Saturday, December 18, 2010

RPATH, RUNPATH and LD_LIBRARY_PATH

Long time since my last post - my bad.

Recently I have been working on a renewed FWTools for linux - hopefully I'll follow up on that later. Much like in the past FWTools is intended to work across a variety of linux systems (ie. Ubuntu, Redhat, Suse, Gentoo) and to not interfere with the native packing system nor to require special permissions to install.

To that end we try to distribute as many of the required shared libraries as possible, and we use the LD_LIBRARY_PATH environment variable to ensure FWTools finds and uses these shared libraries in preference to any system provided versions which might be incompatible (though often aren't).

In my local testing I was getting frustrated as my shared libraries were not being used. Instead the system versions of things like libsqlite3.so.4 were getting picked up from /usr/lib64 despite my LD_LIBRARY_PATH pointing to a copy distributed with FWTools. I check this with the ldd command which shows what sublibraries an executable or shared library need and which is being picked according to the current policy.

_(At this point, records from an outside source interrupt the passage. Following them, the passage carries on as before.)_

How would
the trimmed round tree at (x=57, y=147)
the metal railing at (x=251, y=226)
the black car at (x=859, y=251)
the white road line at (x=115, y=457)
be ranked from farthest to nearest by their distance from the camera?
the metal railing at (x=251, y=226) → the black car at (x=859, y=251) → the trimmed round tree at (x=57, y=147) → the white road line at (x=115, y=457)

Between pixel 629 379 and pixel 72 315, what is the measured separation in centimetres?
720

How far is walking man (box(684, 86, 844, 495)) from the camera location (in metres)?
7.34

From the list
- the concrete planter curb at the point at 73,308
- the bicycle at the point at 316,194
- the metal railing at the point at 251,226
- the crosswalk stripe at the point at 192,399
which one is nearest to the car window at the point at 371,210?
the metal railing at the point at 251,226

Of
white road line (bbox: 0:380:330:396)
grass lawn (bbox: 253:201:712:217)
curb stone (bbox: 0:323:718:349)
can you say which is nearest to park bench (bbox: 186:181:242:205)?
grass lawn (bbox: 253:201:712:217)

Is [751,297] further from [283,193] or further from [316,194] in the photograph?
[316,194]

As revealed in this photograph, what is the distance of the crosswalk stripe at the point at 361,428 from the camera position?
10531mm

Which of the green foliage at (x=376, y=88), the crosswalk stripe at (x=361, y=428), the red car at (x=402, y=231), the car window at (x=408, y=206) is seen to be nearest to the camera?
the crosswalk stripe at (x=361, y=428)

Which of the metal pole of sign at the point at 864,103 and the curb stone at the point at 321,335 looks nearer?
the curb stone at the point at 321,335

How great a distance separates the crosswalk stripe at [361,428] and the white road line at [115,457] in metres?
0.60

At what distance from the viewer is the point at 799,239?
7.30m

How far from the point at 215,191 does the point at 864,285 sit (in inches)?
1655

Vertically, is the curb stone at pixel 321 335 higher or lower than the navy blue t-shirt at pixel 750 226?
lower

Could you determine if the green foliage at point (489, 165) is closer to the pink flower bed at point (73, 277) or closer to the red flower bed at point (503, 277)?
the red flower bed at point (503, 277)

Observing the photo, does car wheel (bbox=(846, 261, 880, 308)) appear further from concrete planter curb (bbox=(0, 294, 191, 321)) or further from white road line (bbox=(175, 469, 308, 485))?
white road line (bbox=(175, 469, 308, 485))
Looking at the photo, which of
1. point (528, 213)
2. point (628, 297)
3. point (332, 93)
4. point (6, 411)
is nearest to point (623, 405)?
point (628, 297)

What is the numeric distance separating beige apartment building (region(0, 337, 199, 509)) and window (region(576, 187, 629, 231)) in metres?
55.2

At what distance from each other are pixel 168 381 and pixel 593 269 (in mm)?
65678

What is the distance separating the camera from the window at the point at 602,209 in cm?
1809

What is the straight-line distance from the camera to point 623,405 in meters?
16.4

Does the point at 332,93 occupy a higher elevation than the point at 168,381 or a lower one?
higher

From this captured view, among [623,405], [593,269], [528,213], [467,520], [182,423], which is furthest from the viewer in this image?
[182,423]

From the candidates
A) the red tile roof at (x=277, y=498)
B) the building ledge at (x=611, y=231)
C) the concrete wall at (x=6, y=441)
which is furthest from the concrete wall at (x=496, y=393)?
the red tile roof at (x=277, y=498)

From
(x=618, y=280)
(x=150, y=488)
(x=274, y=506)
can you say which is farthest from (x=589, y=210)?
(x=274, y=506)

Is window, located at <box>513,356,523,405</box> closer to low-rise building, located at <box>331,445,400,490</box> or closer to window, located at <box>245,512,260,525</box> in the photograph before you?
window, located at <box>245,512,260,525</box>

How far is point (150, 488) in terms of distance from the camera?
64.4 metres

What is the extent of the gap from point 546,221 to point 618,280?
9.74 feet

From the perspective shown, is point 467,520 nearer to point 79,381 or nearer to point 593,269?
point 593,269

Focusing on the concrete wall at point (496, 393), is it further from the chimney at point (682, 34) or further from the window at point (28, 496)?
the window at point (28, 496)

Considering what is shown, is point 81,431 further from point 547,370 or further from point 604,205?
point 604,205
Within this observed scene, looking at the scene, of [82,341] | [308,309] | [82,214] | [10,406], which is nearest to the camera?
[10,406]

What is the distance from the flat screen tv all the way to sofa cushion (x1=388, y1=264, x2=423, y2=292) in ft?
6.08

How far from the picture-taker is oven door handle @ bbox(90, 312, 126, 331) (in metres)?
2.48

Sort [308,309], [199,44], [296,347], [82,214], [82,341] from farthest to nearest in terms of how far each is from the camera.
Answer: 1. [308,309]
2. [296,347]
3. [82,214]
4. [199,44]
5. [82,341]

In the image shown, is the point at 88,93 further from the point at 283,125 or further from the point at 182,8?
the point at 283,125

I carefully read the man page for ld.so, which is responsible for loading shared libraries at runtime, and it indicated:

The necessary shared libraries needed by the program are searched for
in the following order

o Using the environment variable LD_LIBRARY_PATH
(LD_AOUT_LIBRARY_PATH for a.out programs). Except if the exe‐
cutable is a setuid/setgid binary, in which case it is ignored.
...

Well, my programs are not setuid/setgid nor are they a.out (very old style of linux binary), so what gives? Due to poor time synchronization on my systems and use of nfs, I noticed that some shared library dates were in the future. I thought perhaps some funky security policy prevented them from being used, but that theory did not pan out. I tried doing it on a local file system incase there were some rule about not trusting shared libraries from remote file systems in some cases. Still no go.

However, googling around the net I found that my local ld.so man page was not very comprehensive. Another ld.so man page gave me a hint, referring to DT_RPATH and DT_RUNPATH attributes being used before LD_LIBRARY_PATH. I was vaguely aware of shared libraries having an "rpath" attribute which could be set at link time and might have some sort of influence on searching. Distribution packaging folks have sometimes bugged me about it, especially back in the old days before libtool was used for GDAL. But I had never really understood it well and it just seemed like unnecessary stuff.

Further digging confirmed that ELF (the modern linux object file format) executables and shared libraries may have an RPATH attribute built right into the file. This is essentially a directory that should be searched first for shared libraries that this executable or shared library depends on. RUNPATH is similar, but is apparently evaluated after LD_LIBRARY_PATH. I got my critical information from this blog post by Trevor King.

My old favorite, the ldd command, does not show the rpath settings though it does honour them. I also use nm to dump the symbols in object files and shared libraries, but it doesn't address special attributes like rpath. Digging around I found the readelf command which can report all sorts of information about a shared library or executable, including the RPATH, and RUNPATH. It also helpfully lists the shared libraries that are needed, something that often gets obscured in ldd by the chaining of dependencies.

The rpath attribute is generally set by libtool when linking shared libraries. GDAL includes a build option to build without libtool, and I contemplated using that which would help alot. But it wouldn't help for other libraries in FWTools that were not directly pulled in by GDAL. My goal with the modern FWTools is to - as much as possible - use standard CentOS/RedHat rpm binaries as the basis for the product. So I don't want to have to rebuild everything from scratch. What I really wanted was a way to suppress use of the rpath, switch it to runpath or remove it entirely. Low and behold, I am not the first with this requirement. There is a command called chrpath that can do any of these "in place" to a binary (see chrpath(1) man page).

chrpath -d usr/lib64/libgdal.so

This command isn't installed by default on my system, but it was packaged and it works very nicely. I'll preprocess the shared libraries and binaries to strip out rpath so my LD_LIBRARY_PATH magic works smoothly. I had even considered using it to replace the rpath at install time with the path inside the FWTools distribution for libraries. This, unfortunately, does not appear to be possible as it seems chrpath can only replace rpath's with rpaths of the same or a shorter length. In any event, FWTools still depends on cover scripts to set other environment variables so doing this wouldn't have made it practical to avoid my environment setup magic.

I owe a lot to some other blog and mailing list posts turned up by google. This blog entry is partly an attempt to seed the net with helpful answers for others that run into similar problems. I will say it is very annoying that a company decided to name itself "rPath" - it made searching quite a bit harder!